Find every line in the rows below that contains the string "centimetres" and copy each one out. Case counts.

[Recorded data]
[Start]
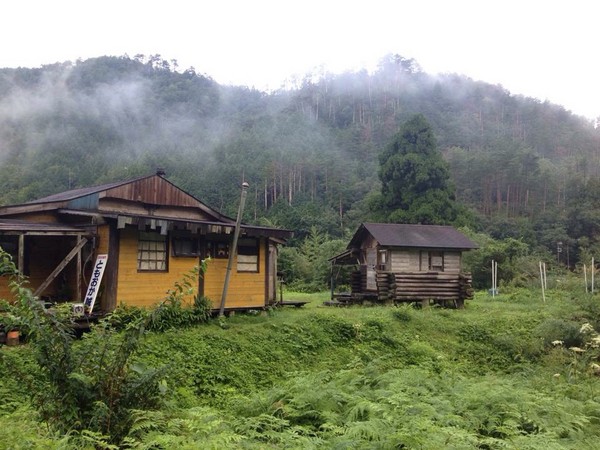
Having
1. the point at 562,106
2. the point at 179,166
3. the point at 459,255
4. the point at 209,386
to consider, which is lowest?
the point at 209,386

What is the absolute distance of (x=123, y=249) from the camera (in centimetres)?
1483

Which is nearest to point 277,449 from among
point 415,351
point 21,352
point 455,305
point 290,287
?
point 21,352

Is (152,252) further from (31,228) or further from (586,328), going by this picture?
(586,328)

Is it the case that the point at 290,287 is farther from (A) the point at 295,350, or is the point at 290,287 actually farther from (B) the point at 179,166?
(B) the point at 179,166

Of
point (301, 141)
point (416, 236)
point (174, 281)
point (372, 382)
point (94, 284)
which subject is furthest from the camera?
point (301, 141)

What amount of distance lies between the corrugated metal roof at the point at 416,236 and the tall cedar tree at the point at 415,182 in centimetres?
1260

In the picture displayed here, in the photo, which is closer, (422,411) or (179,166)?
(422,411)

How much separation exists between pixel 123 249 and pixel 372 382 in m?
7.98

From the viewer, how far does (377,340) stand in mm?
16656

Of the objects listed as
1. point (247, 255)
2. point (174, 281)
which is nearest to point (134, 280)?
point (174, 281)

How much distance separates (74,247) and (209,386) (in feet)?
20.1

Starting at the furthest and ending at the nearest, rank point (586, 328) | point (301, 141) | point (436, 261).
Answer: point (301, 141) → point (436, 261) → point (586, 328)

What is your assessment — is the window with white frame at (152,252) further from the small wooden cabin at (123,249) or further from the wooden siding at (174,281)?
the wooden siding at (174,281)

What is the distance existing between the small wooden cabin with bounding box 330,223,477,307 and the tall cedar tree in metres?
13.7
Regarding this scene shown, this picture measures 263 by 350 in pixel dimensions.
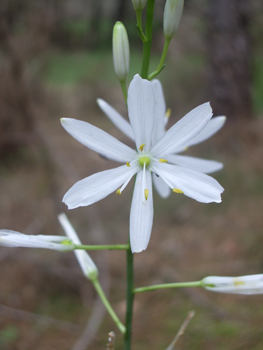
[End]
## The solution
What is the absolute distance of (x=123, y=249) from the camera (in centimetres)?
What amount of distance lies between the corrugated metal roof at the point at 416,236 and the tall cedar tree at the point at 415,182 in centimetres?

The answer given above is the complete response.